DOCUMENT SEGMENT:
** Start **

Missions are to be completed to progress into the campaign, and in a departure from most games of this type nobody is keeping track of the killcount. There is no incentive to go the extra mile; no hit ratios, promotions or even mission scores, which hurts replayability. Successful missions sometimes end right in the middle of a swarm of enemy helicopters, the incoming missile warning audio cue still chirping in your ears.
Some missions assign you wingmen, but they don't amount to much more than a short distraction for the enemy missiles. They act independently so you have the choice of storming in guns blazing hot on their heels trying to keep them covered, or you can just write them off while you continue your NOE tactics.
The average mission takes between five and ten minutes to complete and you get to try out a fairly diverse set of actions. They're mostly of the destroy installations type, although one memorable mission has you flying unarmed into a fortified city landing on a skyscraper roof to rescue a captive.

** End **

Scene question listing
** Start **

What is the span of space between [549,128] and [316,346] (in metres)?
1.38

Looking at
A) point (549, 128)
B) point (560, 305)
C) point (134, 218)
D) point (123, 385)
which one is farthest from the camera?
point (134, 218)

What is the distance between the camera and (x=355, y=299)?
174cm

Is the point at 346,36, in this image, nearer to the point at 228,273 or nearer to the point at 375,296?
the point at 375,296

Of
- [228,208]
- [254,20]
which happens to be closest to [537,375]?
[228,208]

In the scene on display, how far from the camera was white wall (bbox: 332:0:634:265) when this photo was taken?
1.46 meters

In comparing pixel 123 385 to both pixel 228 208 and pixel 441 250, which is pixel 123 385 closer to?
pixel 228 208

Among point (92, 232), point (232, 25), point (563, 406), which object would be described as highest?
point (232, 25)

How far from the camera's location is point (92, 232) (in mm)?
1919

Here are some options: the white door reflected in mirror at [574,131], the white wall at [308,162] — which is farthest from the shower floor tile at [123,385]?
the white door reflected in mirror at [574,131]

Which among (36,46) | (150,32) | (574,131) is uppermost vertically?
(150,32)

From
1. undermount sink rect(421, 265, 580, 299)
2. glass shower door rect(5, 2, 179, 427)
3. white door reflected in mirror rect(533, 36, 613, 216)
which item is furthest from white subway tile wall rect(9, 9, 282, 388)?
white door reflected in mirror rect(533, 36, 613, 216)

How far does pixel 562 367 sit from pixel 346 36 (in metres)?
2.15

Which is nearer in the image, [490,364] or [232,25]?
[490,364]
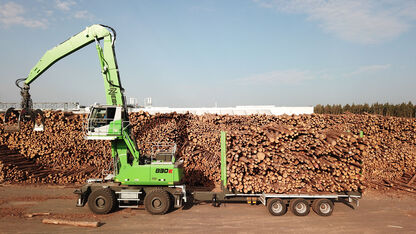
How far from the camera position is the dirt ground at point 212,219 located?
765 centimetres

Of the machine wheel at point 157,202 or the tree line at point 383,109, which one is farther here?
the tree line at point 383,109

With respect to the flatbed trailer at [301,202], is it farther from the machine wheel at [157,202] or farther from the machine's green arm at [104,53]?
the machine's green arm at [104,53]

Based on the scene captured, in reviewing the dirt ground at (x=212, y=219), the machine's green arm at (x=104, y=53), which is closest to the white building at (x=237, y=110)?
the machine's green arm at (x=104, y=53)

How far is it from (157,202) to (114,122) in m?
3.16

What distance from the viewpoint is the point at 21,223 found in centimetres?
791

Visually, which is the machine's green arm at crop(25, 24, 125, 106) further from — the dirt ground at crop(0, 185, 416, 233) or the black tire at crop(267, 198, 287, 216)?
the black tire at crop(267, 198, 287, 216)

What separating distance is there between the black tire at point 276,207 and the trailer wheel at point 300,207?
270 millimetres

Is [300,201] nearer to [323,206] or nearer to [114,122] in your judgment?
[323,206]

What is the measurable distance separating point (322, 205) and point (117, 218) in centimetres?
682

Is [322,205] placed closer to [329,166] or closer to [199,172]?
[329,166]

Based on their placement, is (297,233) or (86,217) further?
(86,217)

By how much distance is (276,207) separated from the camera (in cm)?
871

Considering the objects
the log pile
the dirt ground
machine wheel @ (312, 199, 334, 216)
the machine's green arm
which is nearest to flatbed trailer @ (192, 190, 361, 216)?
machine wheel @ (312, 199, 334, 216)

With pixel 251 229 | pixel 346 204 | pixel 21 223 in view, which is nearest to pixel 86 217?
pixel 21 223
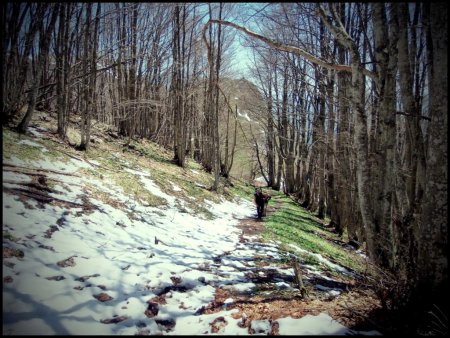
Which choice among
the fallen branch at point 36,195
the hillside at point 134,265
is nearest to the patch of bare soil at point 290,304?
the hillside at point 134,265

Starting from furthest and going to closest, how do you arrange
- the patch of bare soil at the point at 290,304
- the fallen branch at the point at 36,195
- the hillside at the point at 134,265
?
the fallen branch at the point at 36,195, the patch of bare soil at the point at 290,304, the hillside at the point at 134,265

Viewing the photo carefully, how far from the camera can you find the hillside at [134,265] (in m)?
3.14

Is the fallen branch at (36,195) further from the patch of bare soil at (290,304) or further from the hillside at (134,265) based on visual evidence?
the patch of bare soil at (290,304)

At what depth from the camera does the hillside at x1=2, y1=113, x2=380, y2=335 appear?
10.3ft

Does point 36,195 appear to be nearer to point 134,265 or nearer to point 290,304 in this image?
point 134,265

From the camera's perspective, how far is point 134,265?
4.46 meters

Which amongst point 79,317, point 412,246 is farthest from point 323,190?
point 79,317

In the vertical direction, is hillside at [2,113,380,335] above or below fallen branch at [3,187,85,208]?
below

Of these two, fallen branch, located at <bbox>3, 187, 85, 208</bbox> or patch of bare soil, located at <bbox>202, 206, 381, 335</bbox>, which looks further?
fallen branch, located at <bbox>3, 187, 85, 208</bbox>

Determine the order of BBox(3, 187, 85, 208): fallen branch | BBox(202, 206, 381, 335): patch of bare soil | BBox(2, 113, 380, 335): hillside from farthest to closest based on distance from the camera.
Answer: BBox(3, 187, 85, 208): fallen branch
BBox(202, 206, 381, 335): patch of bare soil
BBox(2, 113, 380, 335): hillside

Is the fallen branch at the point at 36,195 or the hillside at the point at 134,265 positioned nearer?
the hillside at the point at 134,265

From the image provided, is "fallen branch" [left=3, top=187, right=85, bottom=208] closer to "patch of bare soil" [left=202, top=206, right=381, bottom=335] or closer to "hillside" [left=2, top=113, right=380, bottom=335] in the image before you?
"hillside" [left=2, top=113, right=380, bottom=335]

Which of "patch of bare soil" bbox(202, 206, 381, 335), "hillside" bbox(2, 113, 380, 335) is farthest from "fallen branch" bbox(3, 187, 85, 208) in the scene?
"patch of bare soil" bbox(202, 206, 381, 335)

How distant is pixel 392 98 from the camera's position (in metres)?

** End **

SET TASKS:
1. Extract the passage of the helicopter game review between "Some missions assign" and "rescue a captive.", inclusive.
2. Continue the helicopter game review from where it stops.
This listing was drawn from a different source.

EXPECTED OUTPUTS:
1.
Some missions assign you wingmen, but they don't amount to much more than a short distraction for the enemy missiles. They act independently so you have the choice of storming in guns blazing hot on their heels trying to keep them covered, or you can just write them off while you continue your NOE tactics.
The average mission takes between five and ten minutes to complete and you get to try out a fairly diverse set of actions. They're mostly of the destroy installations type, although one memorable mission has you flying unarmed into a fortified city landing on a skyscraper roof to rescue a captive.

2.
The game actually lends itself quite well to playing with keyboard, the mouse being reserved for manually targeting the chaingun. You can choose between three difficulty levels as well as arcade and realistic flight, though the realistic mode is forgiving enough for casual pilots to stick to it. Overall OAA2 is a good looking if forgettable sim lite that won't take any helicopter enthusiast much time to complete.
Lastly, be aware that there is a demo floating about the net which although carrying the exact same name and boxshot is a completely different game! That game is also known as Operation Air Assault but is developed by Midas Interactive and features a third person arcade game which allows you to operate and manage a handful of fictious helicopters. In that title you perform tasks and then fly back to the base to reload and repair damage or switch from your assault helicopter to a transport helicopter or vice versa.